The problem, you see, is that the classroom demands spontaneous composition. Unless you wish to be reduced to the stereotype of the ivy-covered professor droning on over yellowed notes before a classroom stuffed with dozing students, you need to create lectures that weave the verities of the past together with the evolving evidence of today - extemporaneously. Pull!  Blam! Damn! Missed! 

Perhaps it is the increasing illusiveness of the spontaneous bon mote that leads me to now prefer words upon a page. They don’t slip around as much there as they do in front of a hundred students, when the perfect example is lodged there on the edge of your brain but eludes your tongue.  On paper they behave more like brush strokes on canvas; changing the lighting there, softening an edge there, painting out the ugly parts altogether.  
  
The more I think about it, what I’m talking about - well, writing about - is part of a set of natural cycles of caring and competence.  As we move though our lives we encounter existential niches that capture our hearts and our minds and we invest in that niche to hone the competencies demanded by it.  Across the middle decades of my life, as a camp counselor, an acting major, and then as an instructor in small college classes [15 to 25 students], storytelling was such an important niche.  Whether telling a tall tale around a campfire, depicting Miller’s Willy Lohman, or unfolding the early history of the Pony Express - watching the gleam in the audience’s eye was the key to knowing when and how you would punch the important line.  And it shifted with every audience.  In today’s modern and “online classrooms” clinging to that caring for the individual camper, audience member or student is an exercise in frustration. In today's efficiently humongous lecture halls there are too many students in the classroom [60 to 360] to actually see them as individuals, or in the online classroom, there are no students there at all - just a camera pretending to be alive. 

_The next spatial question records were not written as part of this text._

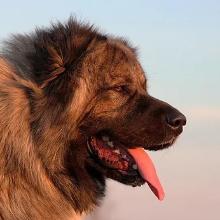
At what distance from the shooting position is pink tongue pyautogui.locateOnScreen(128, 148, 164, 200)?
8.70 metres

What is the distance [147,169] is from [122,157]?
30 centimetres

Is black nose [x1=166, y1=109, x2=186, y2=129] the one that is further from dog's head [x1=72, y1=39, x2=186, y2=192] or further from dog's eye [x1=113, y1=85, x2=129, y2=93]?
dog's eye [x1=113, y1=85, x2=129, y2=93]

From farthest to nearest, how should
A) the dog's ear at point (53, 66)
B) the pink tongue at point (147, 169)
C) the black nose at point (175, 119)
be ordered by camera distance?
1. the pink tongue at point (147, 169)
2. the black nose at point (175, 119)
3. the dog's ear at point (53, 66)

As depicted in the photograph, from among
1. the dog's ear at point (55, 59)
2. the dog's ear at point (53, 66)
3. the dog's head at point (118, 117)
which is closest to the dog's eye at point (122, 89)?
the dog's head at point (118, 117)

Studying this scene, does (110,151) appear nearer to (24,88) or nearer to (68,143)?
(68,143)

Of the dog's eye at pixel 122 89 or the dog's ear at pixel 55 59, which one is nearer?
the dog's ear at pixel 55 59

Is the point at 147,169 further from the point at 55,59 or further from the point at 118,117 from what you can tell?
the point at 55,59

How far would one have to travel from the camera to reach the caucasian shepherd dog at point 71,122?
8141mm

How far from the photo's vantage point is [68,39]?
849 cm

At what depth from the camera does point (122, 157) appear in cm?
866

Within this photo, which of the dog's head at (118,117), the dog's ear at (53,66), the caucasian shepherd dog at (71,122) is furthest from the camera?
the dog's head at (118,117)

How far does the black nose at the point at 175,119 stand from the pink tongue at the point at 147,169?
46 centimetres

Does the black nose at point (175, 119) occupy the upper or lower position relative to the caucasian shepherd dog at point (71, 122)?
upper

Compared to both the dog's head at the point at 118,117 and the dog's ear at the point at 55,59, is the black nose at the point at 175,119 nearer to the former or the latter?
the dog's head at the point at 118,117
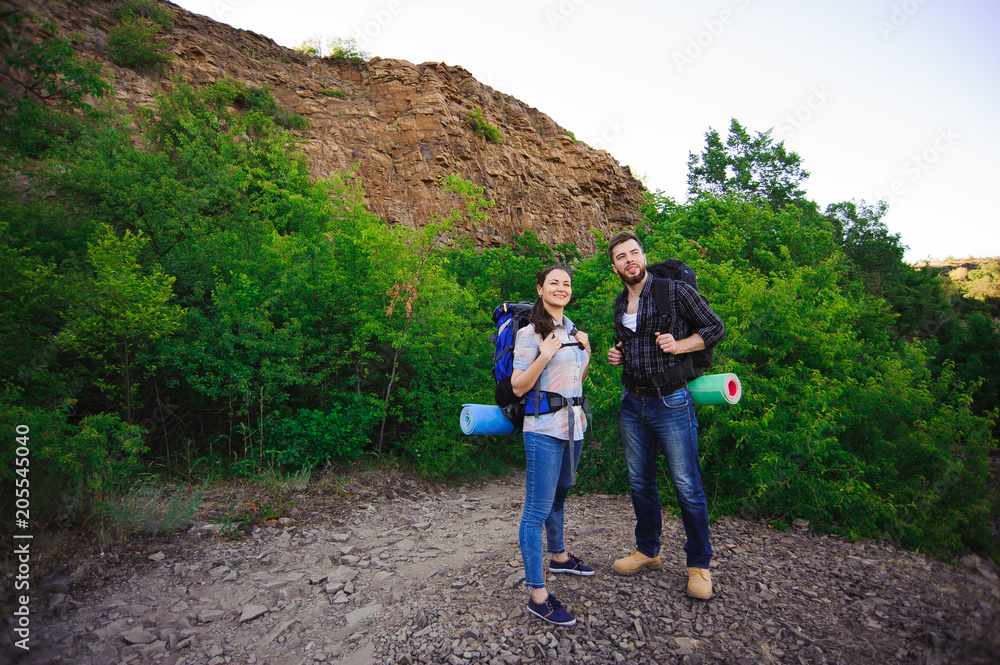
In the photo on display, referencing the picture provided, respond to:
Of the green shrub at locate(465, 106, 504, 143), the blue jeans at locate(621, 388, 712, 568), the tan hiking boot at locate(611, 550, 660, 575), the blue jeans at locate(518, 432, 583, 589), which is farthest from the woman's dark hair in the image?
the green shrub at locate(465, 106, 504, 143)

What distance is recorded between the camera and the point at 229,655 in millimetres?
2717

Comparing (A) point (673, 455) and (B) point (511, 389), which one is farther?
(A) point (673, 455)

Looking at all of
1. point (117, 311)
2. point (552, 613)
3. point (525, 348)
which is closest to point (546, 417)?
point (525, 348)

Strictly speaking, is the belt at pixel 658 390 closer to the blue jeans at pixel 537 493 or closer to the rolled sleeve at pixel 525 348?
the blue jeans at pixel 537 493

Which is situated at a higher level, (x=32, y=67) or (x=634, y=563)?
(x=32, y=67)

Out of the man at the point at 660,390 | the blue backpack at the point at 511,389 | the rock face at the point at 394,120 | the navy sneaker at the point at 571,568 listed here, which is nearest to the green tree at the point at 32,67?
the blue backpack at the point at 511,389

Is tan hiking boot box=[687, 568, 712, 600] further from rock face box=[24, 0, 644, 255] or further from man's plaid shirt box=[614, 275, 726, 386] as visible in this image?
rock face box=[24, 0, 644, 255]

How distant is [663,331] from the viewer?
307cm

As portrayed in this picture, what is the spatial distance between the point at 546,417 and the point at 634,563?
1.46 metres

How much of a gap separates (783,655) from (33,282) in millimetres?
6156

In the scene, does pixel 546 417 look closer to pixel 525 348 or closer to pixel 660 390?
pixel 525 348

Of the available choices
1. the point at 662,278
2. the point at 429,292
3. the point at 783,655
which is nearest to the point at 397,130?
the point at 429,292

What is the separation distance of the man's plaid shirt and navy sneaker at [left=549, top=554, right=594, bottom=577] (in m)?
1.32

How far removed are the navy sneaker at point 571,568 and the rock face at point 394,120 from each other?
15.3 meters
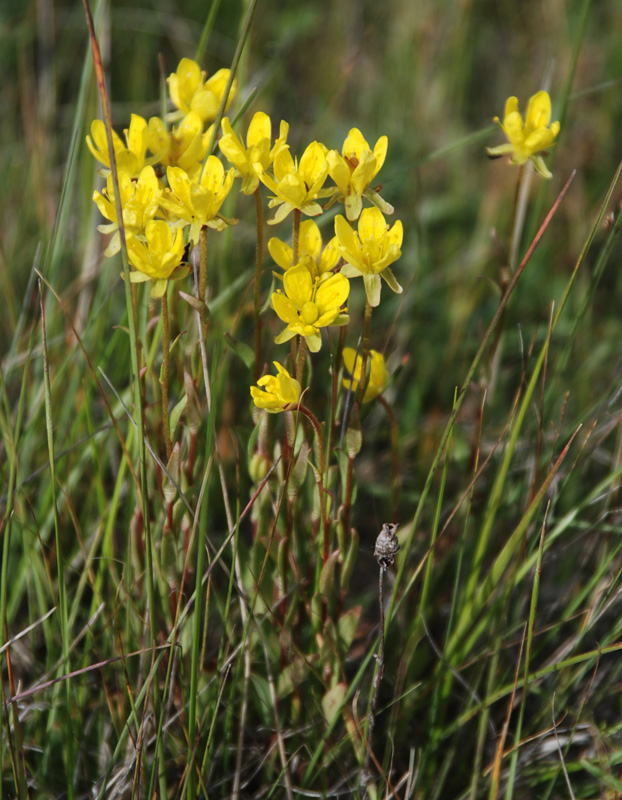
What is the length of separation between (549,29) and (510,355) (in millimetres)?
1851

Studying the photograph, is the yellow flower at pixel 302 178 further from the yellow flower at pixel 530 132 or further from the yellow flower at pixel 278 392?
the yellow flower at pixel 530 132

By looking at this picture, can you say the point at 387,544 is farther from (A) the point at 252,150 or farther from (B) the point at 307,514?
(A) the point at 252,150

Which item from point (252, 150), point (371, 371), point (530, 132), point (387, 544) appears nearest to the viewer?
point (387, 544)

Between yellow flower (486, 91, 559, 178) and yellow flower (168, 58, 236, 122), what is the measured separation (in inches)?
18.6

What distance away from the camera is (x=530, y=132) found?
1.30m

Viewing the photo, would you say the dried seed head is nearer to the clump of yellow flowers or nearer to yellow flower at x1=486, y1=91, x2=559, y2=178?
the clump of yellow flowers

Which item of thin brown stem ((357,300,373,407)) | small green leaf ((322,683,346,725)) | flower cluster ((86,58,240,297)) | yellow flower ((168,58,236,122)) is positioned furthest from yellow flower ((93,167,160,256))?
small green leaf ((322,683,346,725))

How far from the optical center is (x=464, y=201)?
8.81ft

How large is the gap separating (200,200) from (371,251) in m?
0.26

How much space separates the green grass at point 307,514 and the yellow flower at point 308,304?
0.22 ft

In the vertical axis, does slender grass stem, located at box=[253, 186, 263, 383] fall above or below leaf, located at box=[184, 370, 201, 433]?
above

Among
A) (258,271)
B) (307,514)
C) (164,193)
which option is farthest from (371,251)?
(307,514)

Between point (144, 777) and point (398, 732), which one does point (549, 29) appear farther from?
point (144, 777)

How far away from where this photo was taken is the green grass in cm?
116
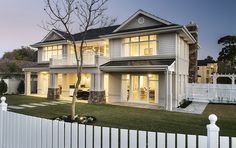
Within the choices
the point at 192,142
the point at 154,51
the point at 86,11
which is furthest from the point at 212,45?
the point at 192,142

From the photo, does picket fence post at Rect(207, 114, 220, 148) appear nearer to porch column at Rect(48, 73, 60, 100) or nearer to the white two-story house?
the white two-story house

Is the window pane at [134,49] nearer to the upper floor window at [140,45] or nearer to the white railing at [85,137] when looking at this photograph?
the upper floor window at [140,45]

It is more bland than distasteful.  After all, working in front of a camera isn’t that much different than working from a stage where you can hide in the light and imagine the audience loves you.  It’s OK - but just not much more than that. 

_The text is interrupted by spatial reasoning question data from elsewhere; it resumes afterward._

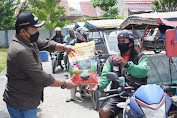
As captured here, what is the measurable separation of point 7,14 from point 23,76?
22442 mm

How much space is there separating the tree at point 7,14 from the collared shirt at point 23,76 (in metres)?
21.6

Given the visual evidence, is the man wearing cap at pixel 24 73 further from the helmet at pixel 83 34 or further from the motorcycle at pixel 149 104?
the helmet at pixel 83 34

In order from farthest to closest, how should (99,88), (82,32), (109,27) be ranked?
(109,27) < (82,32) < (99,88)

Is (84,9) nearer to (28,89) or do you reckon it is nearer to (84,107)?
(84,107)

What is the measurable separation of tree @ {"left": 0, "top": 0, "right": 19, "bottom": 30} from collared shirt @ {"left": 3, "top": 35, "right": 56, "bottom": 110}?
21.6 m

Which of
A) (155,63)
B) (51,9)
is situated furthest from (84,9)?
(155,63)

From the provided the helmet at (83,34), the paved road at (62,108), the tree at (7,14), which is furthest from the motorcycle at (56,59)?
the tree at (7,14)

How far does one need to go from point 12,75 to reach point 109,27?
6500 mm

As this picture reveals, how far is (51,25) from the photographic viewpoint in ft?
81.9

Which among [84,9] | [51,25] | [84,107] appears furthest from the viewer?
[84,9]

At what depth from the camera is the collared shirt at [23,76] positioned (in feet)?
8.10

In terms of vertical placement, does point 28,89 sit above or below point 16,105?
above

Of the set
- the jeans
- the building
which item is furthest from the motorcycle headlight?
the building

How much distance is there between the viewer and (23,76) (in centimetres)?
256
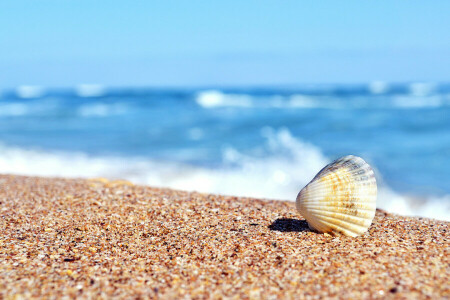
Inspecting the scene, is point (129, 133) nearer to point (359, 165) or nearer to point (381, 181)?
point (381, 181)

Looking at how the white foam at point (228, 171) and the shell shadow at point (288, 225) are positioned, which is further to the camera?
the white foam at point (228, 171)

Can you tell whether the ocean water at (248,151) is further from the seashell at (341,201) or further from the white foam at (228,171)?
the seashell at (341,201)

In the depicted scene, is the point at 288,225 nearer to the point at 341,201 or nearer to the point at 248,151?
the point at 341,201

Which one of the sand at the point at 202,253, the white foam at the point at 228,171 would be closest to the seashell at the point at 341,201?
the sand at the point at 202,253

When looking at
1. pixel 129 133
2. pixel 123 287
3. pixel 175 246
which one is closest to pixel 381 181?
pixel 175 246

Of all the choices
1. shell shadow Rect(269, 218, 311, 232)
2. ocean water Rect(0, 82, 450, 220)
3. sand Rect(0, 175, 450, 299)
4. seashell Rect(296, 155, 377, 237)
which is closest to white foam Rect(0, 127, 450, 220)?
ocean water Rect(0, 82, 450, 220)

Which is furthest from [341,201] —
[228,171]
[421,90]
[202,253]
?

Words on a page however are something else entirely.  The allure is at least twofold, maybe threefold or morefold. One attraction lies there in “morefold” that my software is desperately trying to correct for me. [Psst! Robert, that’s not a word. It should be “more fold.”] But if you accept that correction the software will then try to correct your grammar. The fight can be tedious, but I have come to see it as a personal bond with Shakespeare.  The Bard is often credited with adding about 1700 new words to the English language. No doubt the upper crust looked down from their boxes and sneered, “Bedazzled!? Z’wounds, its not even a word!” But it became one - because it was just so right for the moment.  I doubt that “morefold” will gain the traction of "bedazzled,” but whenever I take arms against a sea of software, I feel a sense of, probably unwarranted, kinship with Billy, as we try to bend the language to our purpose. 

Secondfold, is the idea that the words leave here and make their merry way across the Internet, at least into your mailbox, to Senior Correspondent and perhaps even further afield.  It is not too difficult to imagine you reading them - as some of you write back and tell me that you do. Students, not so much, if tests are any indication of attention.  But still on occasion, sometimes after several years, a student will slide into my email box and say “Thank you. Your lectures were interesting and valuable.”  And, like golf, that one good shot keeps you coming back. 

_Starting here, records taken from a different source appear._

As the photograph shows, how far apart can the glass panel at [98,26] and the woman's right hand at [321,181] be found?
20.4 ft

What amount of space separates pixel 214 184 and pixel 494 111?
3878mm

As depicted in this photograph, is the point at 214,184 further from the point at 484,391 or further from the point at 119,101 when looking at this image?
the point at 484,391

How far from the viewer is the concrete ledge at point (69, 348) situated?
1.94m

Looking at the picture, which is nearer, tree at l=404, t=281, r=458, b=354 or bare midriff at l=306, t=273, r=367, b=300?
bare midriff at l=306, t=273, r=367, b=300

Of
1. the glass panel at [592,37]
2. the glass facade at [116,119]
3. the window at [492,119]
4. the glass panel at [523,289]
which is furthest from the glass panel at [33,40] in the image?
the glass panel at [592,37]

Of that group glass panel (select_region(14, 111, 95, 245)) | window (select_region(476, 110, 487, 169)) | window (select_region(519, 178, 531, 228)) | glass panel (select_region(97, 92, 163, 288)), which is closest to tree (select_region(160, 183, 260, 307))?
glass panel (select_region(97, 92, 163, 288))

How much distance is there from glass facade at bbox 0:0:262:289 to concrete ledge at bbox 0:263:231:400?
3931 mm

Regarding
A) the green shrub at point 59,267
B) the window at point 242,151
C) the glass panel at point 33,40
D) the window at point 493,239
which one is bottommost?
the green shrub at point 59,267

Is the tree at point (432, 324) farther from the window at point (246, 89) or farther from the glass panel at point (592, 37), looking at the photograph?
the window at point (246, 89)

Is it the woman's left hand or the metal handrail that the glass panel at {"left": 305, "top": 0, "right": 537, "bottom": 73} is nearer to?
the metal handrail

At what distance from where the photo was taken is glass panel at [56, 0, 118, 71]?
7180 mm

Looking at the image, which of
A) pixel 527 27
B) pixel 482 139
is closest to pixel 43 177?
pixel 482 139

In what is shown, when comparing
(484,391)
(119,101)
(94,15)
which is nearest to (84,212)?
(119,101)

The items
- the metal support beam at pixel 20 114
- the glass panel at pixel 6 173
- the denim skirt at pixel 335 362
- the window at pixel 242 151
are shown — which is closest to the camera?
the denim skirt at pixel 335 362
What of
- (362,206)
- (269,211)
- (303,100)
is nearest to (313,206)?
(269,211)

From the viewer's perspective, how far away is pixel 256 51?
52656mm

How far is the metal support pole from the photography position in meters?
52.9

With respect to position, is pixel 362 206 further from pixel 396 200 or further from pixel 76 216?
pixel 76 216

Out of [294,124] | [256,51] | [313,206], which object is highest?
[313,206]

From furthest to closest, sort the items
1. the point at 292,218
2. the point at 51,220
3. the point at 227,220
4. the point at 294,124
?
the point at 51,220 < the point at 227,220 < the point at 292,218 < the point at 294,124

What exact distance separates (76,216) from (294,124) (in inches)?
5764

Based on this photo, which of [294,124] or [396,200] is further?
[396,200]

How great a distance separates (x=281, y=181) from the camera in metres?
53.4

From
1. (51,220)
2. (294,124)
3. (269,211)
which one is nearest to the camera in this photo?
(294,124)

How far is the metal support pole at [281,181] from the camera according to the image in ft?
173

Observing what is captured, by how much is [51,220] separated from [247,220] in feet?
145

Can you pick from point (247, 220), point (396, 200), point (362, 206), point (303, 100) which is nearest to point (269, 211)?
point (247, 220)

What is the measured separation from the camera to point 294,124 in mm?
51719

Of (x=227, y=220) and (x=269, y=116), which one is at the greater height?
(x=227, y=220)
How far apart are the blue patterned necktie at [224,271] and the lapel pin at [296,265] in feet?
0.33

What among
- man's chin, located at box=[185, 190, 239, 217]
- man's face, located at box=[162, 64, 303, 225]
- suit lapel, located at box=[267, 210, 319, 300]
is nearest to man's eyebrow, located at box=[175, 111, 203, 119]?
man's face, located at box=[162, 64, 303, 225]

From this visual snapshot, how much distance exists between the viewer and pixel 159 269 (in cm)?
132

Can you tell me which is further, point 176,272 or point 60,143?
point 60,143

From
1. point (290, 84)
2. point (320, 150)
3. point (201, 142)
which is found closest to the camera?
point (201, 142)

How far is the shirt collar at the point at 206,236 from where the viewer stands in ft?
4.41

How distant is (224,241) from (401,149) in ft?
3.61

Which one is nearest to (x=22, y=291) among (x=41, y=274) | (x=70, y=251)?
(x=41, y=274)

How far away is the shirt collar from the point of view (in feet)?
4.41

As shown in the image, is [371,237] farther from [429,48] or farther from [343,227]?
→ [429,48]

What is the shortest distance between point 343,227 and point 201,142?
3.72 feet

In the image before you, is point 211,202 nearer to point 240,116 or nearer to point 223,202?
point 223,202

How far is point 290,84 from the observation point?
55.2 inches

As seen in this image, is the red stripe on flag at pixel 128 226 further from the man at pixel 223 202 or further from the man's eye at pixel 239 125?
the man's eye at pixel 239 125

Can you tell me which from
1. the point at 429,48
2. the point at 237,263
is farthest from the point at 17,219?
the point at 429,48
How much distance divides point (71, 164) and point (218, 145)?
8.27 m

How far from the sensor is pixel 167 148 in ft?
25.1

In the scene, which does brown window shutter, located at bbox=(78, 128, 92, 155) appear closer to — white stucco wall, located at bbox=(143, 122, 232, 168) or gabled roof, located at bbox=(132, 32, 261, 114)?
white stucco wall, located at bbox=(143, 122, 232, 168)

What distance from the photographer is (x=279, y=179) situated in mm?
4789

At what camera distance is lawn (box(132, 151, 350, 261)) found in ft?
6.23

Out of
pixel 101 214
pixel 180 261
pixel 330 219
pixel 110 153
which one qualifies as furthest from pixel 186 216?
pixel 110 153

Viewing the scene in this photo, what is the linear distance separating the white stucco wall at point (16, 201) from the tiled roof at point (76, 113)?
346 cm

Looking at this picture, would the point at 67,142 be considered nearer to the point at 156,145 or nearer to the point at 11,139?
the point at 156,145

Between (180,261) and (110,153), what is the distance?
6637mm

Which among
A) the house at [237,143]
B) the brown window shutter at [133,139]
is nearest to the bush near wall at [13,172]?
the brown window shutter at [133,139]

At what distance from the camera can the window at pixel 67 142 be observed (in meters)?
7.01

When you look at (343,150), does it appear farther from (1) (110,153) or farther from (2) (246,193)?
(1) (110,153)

Thirdfold, is just the pleasure of giving these thoughts and words and sentences a home.  They, I assume, wake me for a reason.  They are notes that are important, somehow, to the chord that is me; to the sentient articulation that is my unique presence in existence. I should give them the attention, the caring, they deserve.  And, of course, it would be silly to get up to write without seeing what was left in the refrigerator. 

And finally, there is morefold.  No doubt I will find just the right words to describe that entity after a small sandwich, or perhaps a doughnut.